ARTICLE ::
•••••

Re: Merge DB/WAL back to the main device?

Eugen Block <eblock@xxxxxx> · Tue, 04 Feb 2025 11:54:38 +0000

Hi Holger,

oh yeah, the noout flag is important of course, I missed that in this  
response, although I mentioned it in the other thread. :-)

-> So is this OSD now using the old LVM device without having the  
'block.db' link in its config directory?

No, the block.db symlink is most likely still present after OSD  
restart, check again:

ls -l /var/lib/ceph/e776dd57-7fc6-11ee-9f23-9bb83aca7b4b/osd.1406/block.db

And is there a good way to straighten out the current setup of  
osd.1406 from its current state?

Try my recommended steps again for that OSD, it should work if you use  
the ceph-bluestore-tool and remove the LV before you start the OSD.

•••••

WHAT TO PRODUCE :: Write out, word for word, the passage of the forum reply on merging the DB/WAL back to the main device that opens with the words containing "No, the block.db" and closes with "start the OSD.".

SUPPLIED RECORDS ::
•••••

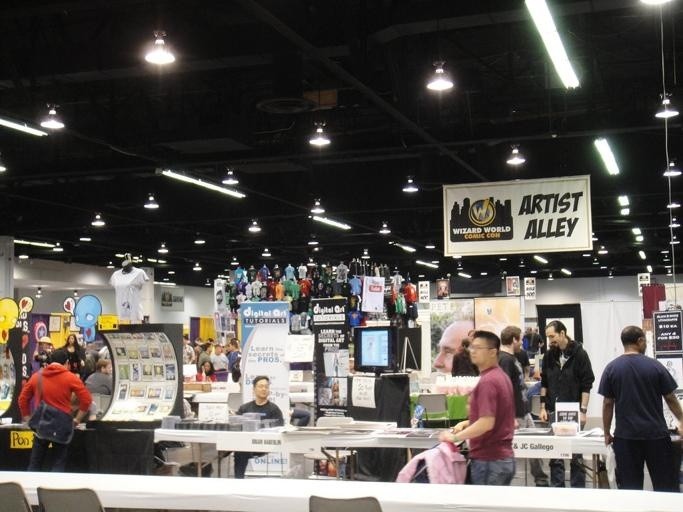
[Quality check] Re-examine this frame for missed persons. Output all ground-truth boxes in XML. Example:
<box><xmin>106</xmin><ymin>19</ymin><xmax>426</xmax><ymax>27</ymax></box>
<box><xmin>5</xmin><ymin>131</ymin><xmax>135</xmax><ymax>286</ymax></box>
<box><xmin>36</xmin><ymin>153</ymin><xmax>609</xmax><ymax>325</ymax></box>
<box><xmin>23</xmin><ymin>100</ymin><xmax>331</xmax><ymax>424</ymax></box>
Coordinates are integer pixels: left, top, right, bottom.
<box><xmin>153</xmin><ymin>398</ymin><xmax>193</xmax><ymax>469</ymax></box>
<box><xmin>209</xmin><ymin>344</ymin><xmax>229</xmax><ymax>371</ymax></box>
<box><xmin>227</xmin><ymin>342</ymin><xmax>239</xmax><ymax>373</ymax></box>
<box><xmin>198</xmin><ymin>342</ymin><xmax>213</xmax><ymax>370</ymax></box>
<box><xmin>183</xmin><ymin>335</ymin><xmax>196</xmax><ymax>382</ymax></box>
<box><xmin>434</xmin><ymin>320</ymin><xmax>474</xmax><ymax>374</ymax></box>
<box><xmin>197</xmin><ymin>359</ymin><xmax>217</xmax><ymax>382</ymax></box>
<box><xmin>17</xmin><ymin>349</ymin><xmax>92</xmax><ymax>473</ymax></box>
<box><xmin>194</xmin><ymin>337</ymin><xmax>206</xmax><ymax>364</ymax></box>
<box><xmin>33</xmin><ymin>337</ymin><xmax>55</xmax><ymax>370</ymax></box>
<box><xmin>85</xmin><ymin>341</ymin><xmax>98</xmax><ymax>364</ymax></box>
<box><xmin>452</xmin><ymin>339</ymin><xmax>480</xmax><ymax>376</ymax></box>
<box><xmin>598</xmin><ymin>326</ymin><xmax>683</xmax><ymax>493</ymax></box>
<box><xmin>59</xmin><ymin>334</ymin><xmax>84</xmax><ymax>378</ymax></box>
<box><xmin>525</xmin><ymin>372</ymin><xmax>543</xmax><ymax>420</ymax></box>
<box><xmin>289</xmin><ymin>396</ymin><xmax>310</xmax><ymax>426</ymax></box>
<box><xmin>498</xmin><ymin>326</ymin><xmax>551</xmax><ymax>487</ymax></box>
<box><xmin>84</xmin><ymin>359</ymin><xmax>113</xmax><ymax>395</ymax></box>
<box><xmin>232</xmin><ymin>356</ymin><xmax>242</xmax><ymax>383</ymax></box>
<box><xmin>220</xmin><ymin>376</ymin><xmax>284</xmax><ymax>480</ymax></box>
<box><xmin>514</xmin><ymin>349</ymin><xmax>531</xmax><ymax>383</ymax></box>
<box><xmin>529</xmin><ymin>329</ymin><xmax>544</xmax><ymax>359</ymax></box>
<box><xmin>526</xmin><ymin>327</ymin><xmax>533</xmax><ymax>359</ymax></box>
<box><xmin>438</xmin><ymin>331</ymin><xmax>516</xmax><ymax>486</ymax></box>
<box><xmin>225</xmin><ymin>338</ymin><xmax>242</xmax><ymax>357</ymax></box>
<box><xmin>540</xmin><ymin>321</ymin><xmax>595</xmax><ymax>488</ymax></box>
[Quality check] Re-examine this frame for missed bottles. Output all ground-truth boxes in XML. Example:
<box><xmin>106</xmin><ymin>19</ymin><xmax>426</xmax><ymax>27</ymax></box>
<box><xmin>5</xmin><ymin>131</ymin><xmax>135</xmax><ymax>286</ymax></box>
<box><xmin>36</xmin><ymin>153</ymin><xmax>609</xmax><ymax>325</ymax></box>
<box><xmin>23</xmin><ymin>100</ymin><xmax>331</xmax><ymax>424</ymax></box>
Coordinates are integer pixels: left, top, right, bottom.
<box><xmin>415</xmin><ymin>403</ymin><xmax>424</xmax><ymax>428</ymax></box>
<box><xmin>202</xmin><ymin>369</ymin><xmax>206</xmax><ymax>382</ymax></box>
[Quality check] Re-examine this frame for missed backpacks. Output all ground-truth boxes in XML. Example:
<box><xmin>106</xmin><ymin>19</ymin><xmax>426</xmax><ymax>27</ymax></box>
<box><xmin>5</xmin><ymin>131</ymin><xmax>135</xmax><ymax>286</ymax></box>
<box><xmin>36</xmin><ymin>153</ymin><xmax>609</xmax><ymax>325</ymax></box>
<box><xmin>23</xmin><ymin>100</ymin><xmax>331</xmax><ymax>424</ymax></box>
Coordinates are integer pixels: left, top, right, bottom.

•••••

COMPLETE RESPONSE ::
No, the block.db symlink is most likely still present after OSD  
restart, check again:

ls -l /var/lib/ceph/e776dd57-7fc6-11ee-9f23-9bb83aca7b4b/osd.1406/block.db

And is there a good way to straighten out the current setup of  
osd.1406 from its current state?

Try my recommended steps again for that OSD, it should work if you use  
the ceph-bluestore-tool and remove the LV before you start the OSD.